In the previous posts, I asked whether questions or observations can create reality, or whether they instead form an intersection where reality appears.
I now want to sharpen the issue.
Many discussions seem to assume that there is a fully formed, objective structure of reality “out there,” and observation merely reveals it.
But what if objectivity itself is not prior to observation, and instead emerges through repeated, shared intersections of perspectives?
In that case, observation would not be a causal force, nor a passive recording device, but a stabilizing process.
My question is simple but uncomfortable:
Can we meaningfully talk about a “purely objective structure” without already presupposing a standpoint from which it is identified as such?
I’m curious where others locate objectivity: before observation, after it, or nowhere at all.
If objectivity requires the removal of all standpoints, who or what is left to recognize it as “objective”?

You have it reversed, as an idealist. The real materialist statement is you are, therefore you think. We are a part of material reality, not independent from it as such.
I never said that I was an idealist. I believe an objective and purely physical world exists. Everything points in this direction and Occam’s razor is harsh on the alternatives. But I do not claim to know this for certain. That’s all that I have been saying here.
You may not describe yourself as such, but “I think, therefore I am” is idealist. Materialists flipped this to “I am, therefore I think.”
The Cogito argument by itself doesn’t take sides on what’s real. It only talks about what can be known with certainty to be true. It’s an epistemological claim, not a metaphysical one! Well, apart from stating the obvious that one does indeed exist.
Thinking doesn’t make me exist. I am perfectly capable of existing without thinking. But the fact that I can ponder the question “what is real?” means that something (me) must be real to present the question. It’s a rational proof about reality, the only one that can be made. Everything else relies on empiricism.
Descartes himself was a dualist. He believed in the material and objective reality, just with some souls and stuff sprinkled in, ghosts in the machine and so on. (This is why the original, now out of fashion version of the argument also claimed to prove at least a god"
You can exist without thinking, but you don’t exist because you think.
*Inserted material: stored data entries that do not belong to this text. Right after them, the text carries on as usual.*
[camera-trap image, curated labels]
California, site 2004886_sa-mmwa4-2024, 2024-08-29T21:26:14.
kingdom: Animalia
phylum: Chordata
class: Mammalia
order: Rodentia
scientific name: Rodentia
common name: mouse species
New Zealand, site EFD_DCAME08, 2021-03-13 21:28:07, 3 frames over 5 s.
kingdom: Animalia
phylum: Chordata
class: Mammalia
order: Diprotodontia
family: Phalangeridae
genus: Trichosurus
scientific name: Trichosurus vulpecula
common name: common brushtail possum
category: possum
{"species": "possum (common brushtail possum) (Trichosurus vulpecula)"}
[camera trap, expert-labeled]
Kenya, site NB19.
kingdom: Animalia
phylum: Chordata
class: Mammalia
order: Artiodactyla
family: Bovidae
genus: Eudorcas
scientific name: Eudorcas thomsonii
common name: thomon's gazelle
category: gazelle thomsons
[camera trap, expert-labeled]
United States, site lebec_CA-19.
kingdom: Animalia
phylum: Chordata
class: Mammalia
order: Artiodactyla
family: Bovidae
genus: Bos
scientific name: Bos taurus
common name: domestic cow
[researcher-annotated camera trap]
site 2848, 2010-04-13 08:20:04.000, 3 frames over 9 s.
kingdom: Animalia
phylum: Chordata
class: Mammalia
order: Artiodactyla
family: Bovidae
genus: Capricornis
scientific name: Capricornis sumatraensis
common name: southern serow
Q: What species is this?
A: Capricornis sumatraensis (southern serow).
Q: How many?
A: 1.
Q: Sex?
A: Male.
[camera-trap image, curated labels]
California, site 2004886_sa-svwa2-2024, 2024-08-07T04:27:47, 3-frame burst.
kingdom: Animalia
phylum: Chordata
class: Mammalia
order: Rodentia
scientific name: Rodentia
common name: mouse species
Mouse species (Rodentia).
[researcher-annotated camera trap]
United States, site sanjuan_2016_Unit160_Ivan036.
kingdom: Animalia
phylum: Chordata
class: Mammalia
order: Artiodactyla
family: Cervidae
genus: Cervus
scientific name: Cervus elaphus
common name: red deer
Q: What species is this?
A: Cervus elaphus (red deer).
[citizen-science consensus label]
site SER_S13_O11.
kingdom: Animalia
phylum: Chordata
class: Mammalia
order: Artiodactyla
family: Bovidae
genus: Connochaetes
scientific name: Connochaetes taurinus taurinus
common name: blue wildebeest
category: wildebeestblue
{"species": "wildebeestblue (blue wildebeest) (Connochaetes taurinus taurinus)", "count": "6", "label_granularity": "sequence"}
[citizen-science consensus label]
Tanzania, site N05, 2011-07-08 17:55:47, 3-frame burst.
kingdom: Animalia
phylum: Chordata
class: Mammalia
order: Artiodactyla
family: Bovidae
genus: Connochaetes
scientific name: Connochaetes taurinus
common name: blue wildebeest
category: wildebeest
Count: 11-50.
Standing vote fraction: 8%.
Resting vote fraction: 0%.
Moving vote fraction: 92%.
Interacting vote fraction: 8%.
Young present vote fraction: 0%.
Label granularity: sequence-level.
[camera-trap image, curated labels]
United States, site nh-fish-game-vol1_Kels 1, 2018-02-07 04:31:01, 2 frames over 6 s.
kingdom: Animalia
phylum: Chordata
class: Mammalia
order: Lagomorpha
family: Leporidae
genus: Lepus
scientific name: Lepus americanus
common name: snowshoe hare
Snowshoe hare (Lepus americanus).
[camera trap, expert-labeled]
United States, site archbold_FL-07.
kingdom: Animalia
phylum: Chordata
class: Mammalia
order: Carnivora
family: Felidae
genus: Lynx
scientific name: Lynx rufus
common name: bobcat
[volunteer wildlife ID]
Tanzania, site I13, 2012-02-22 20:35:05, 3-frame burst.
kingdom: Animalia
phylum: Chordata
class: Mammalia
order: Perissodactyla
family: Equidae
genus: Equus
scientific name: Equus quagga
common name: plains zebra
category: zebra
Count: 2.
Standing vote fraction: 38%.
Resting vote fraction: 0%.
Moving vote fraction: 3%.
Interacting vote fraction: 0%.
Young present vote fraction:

Existence is a prerequisite to thought, matter drives ideas.
I’m sorry but did you even read my comment?
Edit: Or the one before it. I already said that I believe in the existence of an objective and purely material world.
I did read them, but when you entertain ideas like the Boltzmann brain, living in a grand simulation, etc. this is entering the realm of idealism. The idea of “certainty” is false to begin with, and used to justify idealist arguments that serve as fantastical explanations for the real, similar to religion.
You seem to mistake epistemology and metaphysics. The Cogito argument is an epistemological claim about what can be known to be true. I do not believe that I am a Boltzmann brain or that we would be in the matrix. I only brought these ideas up as alternatives which can not be debunked with absolute certainty in the epistemological sense of the word. In case you’re unfamiliar, that’s the branch of philosophy which deals with the nature of knowledge and information. I already told you what I believe in terms of metaphysics: Materialism all the way.
We’re in !philosophy@lemmy.ml, entertaining ideas is what philosophy is all about. “It is the mark of an educated mind to be able to entertain a thought without accepting it” and so on…
And about on the subject of certainty: Are you not certain that 1+1=2?
I reject metaphysics as well, I’m a dialectical materialist. Perhaps I am misunderstanding what you’re referring to, then, but my point on dialectical materialism and how it corresponds to knowledge is that what we know is informed by our sense organs, and we reach further and further towards an objective truth without ever exhausting it. The universe is not static, but ever-changing, and progresses through constant contradiction. 1+1=2 is in the realm of logic.